Sad to say, but another invasive species we find far too often (once a twice a year is too often for me, and ever is too often for my wife) in the yard (and sometimes the house) is the Norway or Brown Rat, Rattus norvegicus. So far, I have yet to see the Black Rat, Rattus rattus, but I would not be surprised it has made its way into the yard now and then, too. These are the penultimate invasive species and their invasion is pandemic. Even the human race is neck and neck with these creatures for the prize of worst invasive species on the planet. They are ideally suited for this purpose eating almost anything they come across (even humans do not match this species omnivorous palate), breeding like mad, and able to live and hide almost anywhere. Yet amazingly we are not (here in my yard) overrun with Brown Rats, though I am sure I underestimate the number of rats my yard has seen. The economic and ecologic damage the rat has caused almost everywhere it goes is inestimable. They are very important parasite and disease vectors, at one time killing off one third of the population of the ‘modern world' with their spread of the black plague. It is no wonder my wife freaks out when she discovers one of these is about (though honestly plague is really not her primary objection- they're just creepy).
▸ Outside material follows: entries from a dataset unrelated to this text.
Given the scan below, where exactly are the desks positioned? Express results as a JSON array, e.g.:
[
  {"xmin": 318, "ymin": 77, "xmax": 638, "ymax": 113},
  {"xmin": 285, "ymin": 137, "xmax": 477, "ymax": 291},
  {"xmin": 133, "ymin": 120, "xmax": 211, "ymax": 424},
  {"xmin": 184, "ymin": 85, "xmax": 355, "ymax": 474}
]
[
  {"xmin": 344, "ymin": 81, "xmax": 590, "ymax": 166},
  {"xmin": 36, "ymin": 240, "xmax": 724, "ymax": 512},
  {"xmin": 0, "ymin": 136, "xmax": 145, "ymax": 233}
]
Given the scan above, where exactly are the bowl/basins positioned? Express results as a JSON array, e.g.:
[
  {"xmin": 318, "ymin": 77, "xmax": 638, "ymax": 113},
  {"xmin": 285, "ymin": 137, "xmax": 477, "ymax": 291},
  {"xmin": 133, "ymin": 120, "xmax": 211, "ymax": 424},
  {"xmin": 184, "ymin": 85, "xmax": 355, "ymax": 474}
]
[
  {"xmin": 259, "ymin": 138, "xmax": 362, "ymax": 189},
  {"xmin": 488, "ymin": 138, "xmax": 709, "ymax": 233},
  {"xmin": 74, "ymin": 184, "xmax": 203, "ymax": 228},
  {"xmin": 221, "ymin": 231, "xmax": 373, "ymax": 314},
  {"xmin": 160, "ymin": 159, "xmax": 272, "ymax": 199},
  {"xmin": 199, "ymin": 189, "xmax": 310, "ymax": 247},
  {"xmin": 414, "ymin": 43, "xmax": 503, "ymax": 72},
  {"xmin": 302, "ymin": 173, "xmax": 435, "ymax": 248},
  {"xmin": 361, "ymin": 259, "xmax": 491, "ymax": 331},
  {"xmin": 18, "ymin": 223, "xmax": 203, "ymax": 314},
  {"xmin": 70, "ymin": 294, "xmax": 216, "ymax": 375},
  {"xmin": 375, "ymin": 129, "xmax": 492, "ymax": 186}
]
Brown or Norway Rat (photo Wikipedia)
Well, that pretty much sums up the invasive list of animals that frequent my back yard. Sad as it is to say, if it weren't for them, I would hardly ever see an animal in the back yard, save the rare migrating bird or my ever present insect pests. So I guess I have to be thankful for what ‘wildlife' there is out there, in the middle of my sprawling, grid work, concrete neighborhood.